The previous post introduced the basic principle of Variational Inference (VI) as one of the approach used to approximate difficult probability distribution, derived the ELBO function and discussed about Mean Field Variational Inference (MFVI) and the Coordinate Ascent Variational Inference (CAVI) algorithms. This post introduce another stochastic gradient based algorithm (SVI) used in practise to do VI under mean filed assumptions. It also present two important tricks re-parametrization trick and amortized inference that are useful when using SVI in solving problems.

Stochastic Variational Inference (SVI)

Consider the graphical model of the observations \(\mathbf{x}\) and latent variable \(\mathbf{z}=\{\theta, z\}\) in figure 1 where \(\theta\) is the global variable and \(z = \{z_1, \ldots z_n\}\) is the local (per-data-point) variable such that:

\[p(\mathbf{x},\mathbf{z}) = p(\theta|\alpha)\prod_{i=1}^N p(x_i|z_i, \theta)\cdot p(z_i|\alpha)\]

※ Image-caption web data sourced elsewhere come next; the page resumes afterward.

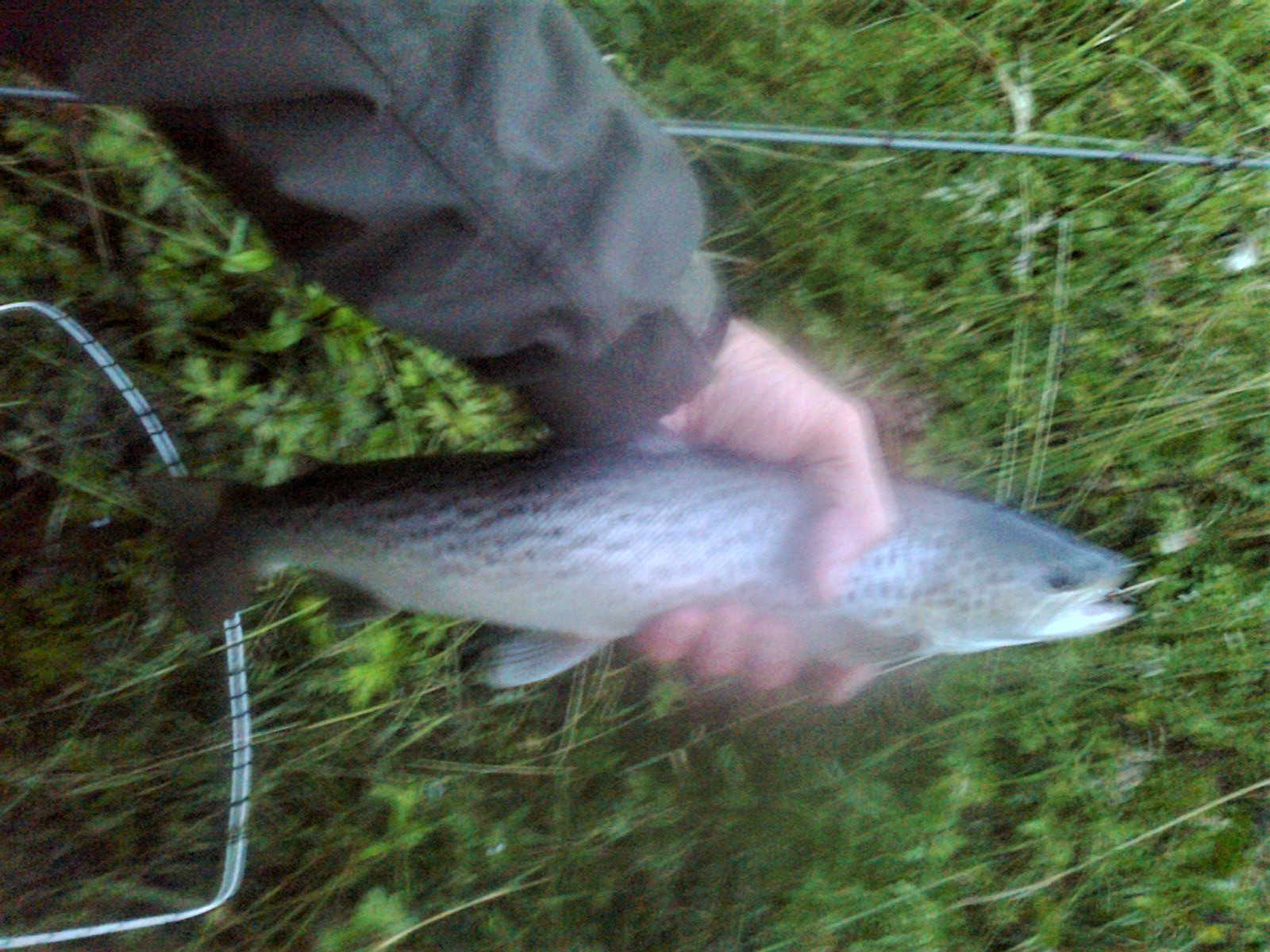 The secretary's share. From Jock Shaws pool at dusk safely returned. Lost another 2 in quick succession. Sea trout about 2lb on a size 8 Alexandra the fly on an intermediate line. River is clearing nicely. Others are reporting similar sized sea trout from other areas in the river.
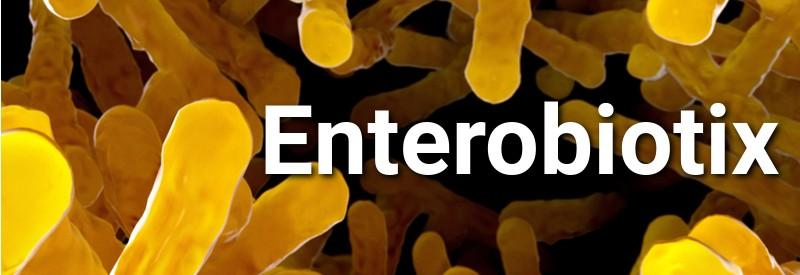 Microbiome biotechs in scotland enterobiotix
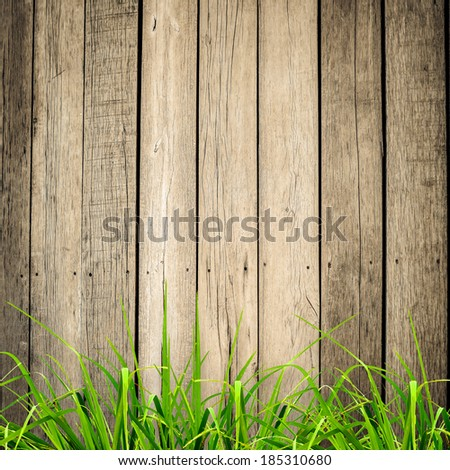Fresh spring green grass over wood fence background - stock photo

Similarly the variational parameters are given by \(\lambda = \{\gamma, \phi\}\) where the variational parameter \(\gamma\) correspond to latent variable and \(\phi\) denote set of local variational parameters. The variational distribution \(q(\mathbf{z}\mid \phi)\) is given by

\[q(\mathbf{z}\mid \phi) = q(\theta|\gamma)\prod_{i=1}^N q(z_i|\phi_i, \alpha)\]

which also depend on hyper-parameter \(\alpha\). The ELBO of this graphical model \(\mathcal{L}_{VI}(q) = \mathbb{E}_q[ \log p(\mathbf{x},\mathbf{z}, \alpha) -\log q(\mathbf{z}, \gamma)]\) has the following form:

\[\begin{split} \mathcal{L}_{VI}(q) &= \mathbb{E}_q[ \log p(\theta|\alpha)- \log q(\theta|\gamma)] \\ &+ \sum_{i=1}^{N}\mathbb{E}_q[\log p(z_i|\theta) + \log p(x_i|z_i, \theta)-\log q(z_i|\phi_i)] \end{split}\]

The equation above could be optimized by CAVI algorithm discussed in previous post which is expensive for large data sets. The CAVI algorithm scales with \(N\) as it require to optimize the local variational parameters for each data point before re-estimating the global variational parameters.

Unlike CAI, SVI uses stochastic optimization to fit the global variational parameters by repeatedly sub-sample the data to form stochastic estimate of ELBO. In every iteration one randomly selects mini-batches of size \(b_{sz}\) to obtain a stochastic estimate of ELBO.

\[\begin{split} \mathcal{L}_{VI}(q) &= \mathbb{E}_q[ \log p(\theta|\alpha)- \log q(\theta|\gamma)] \\ &+ \frac{N}{b_{sz}}\sum_{s=1}^{b_{sz}}\mathbb{E}_q[\log p(z_{i_s}|\theta) + \log p(x_{i_s}|z_{i_s}, \theta)-\log q(z_{i_s}|\phi_{i_s})] \end{split}\]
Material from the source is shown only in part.